NATO has stood up a new command whose job it is to speed alliance troops and tanks around Europe in order to defend against a Russian invasion.

The new Joint Support and Enabling Command, based in Ulm, Germany, achieved initial operating capability on Sept, 17, 2019, NATO spokesperson Oana Lungescu announced.

The command has its work cut out for it. A recent report revealed just how vulnerable NATO’s eastern flank is to a sudden Russian assault -- and how important armored forces could be in the alliance’s defensive efforts.

Russia keeps around 760 tanks in units within quick striking distance of NATO's Baltic members. NATO countries together keep around 130 tanks in the same region -- and around 90 of those are American M-1s on their temporary rotation.

In 2016 RAND war-gamed a Russian invasion of the Baltics. In RAND's scenario, the Russian forces quickly overrun lightly-armed NATO forces. The Western alliance quickly deploys helicopters and air-mobile troops to confront the Russian advance. But NATO tanks are too slow to arrive.

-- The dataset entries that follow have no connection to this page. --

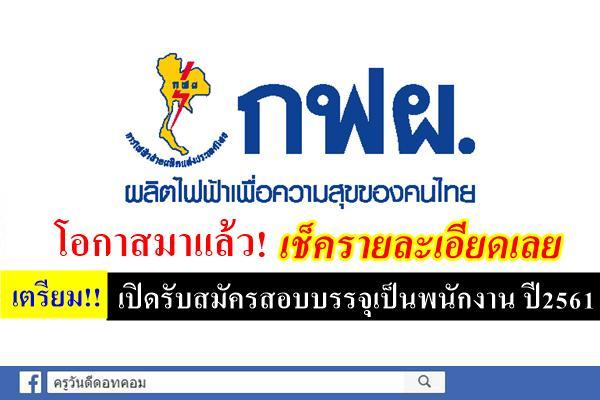 โอกาสมาแล้ว! การไฟฟ้าฝ่ายผลิตแห่งประเทศไทย เตรียมเปิดรับสมัครสอบบรรจุเป็นพนักงาน ปี2561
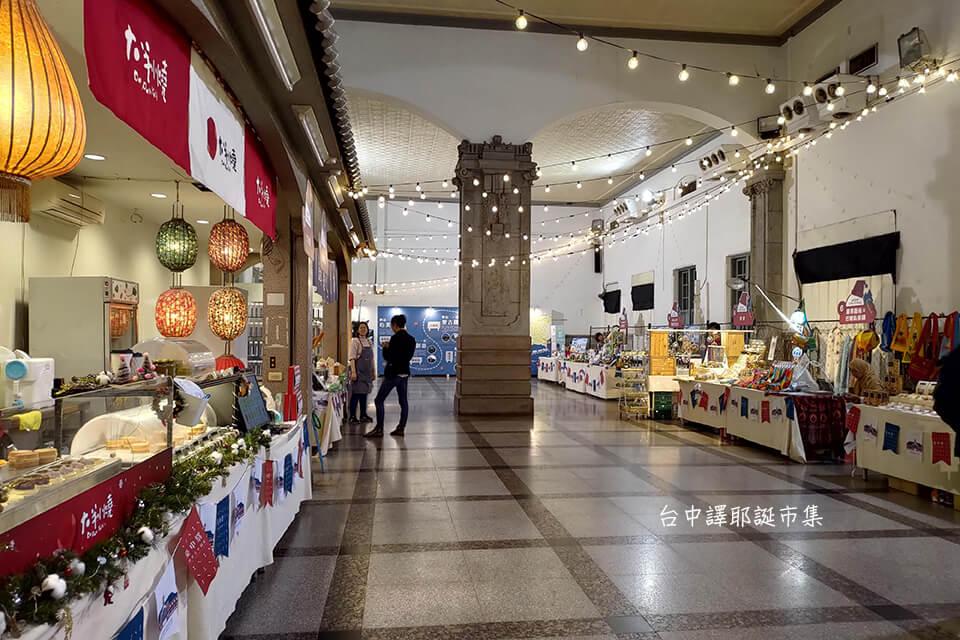 台中譯耶誕市集攤販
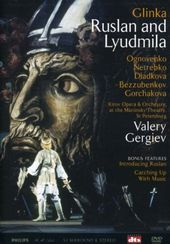 Glinka - Ruslan and Lyudmila (2-DVD)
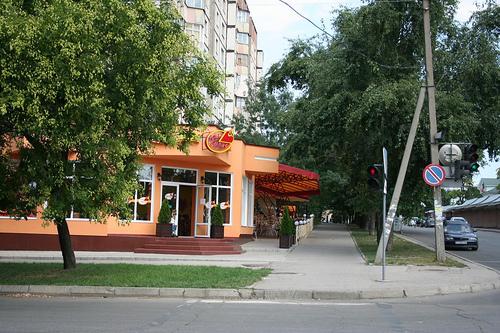Restaurante Love Pizza, Tiraspol Pridnestróvia Transnístria 2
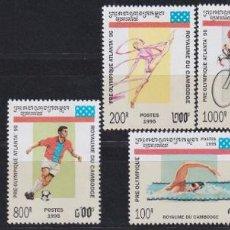 Sellos: F-EX27747 CAMBODIA MNH 1996 ATLANTA OLYMPIC GAMES SOCCER SWIMMING CYCLING.. Lote 293290283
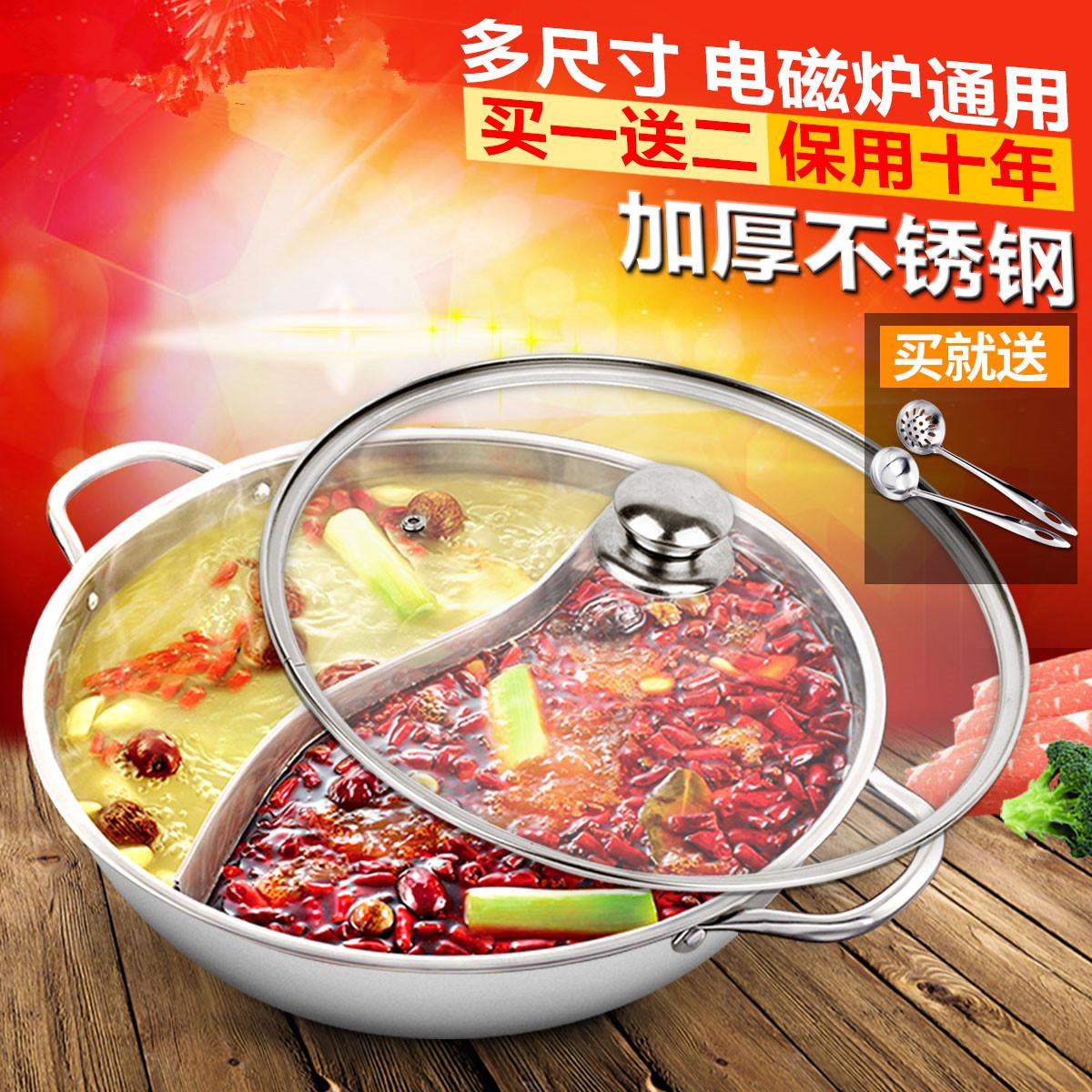 dubbla praktiskt köttgryta hand runt bäcken för värmare för elektromagnetisk. köttgryta med en potta pan pan.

"What cannot get there in time are the kinds of armored forces required to engage their Russian counterparts on equal terms, delay their advance, expose them to more-frequent and more-effective attacks from air- and land-based fires and subject them to spoiling counterattacks," RAND explained.

Across NATO there’s no shortage of tanks and other heavy forces. But very few of NATO’s tanks are available on short notice to defend the alliance’s eastern flank. RAND counted just 129 NATO tanks that realistically could participate in a “short-notice Baltic scenario.”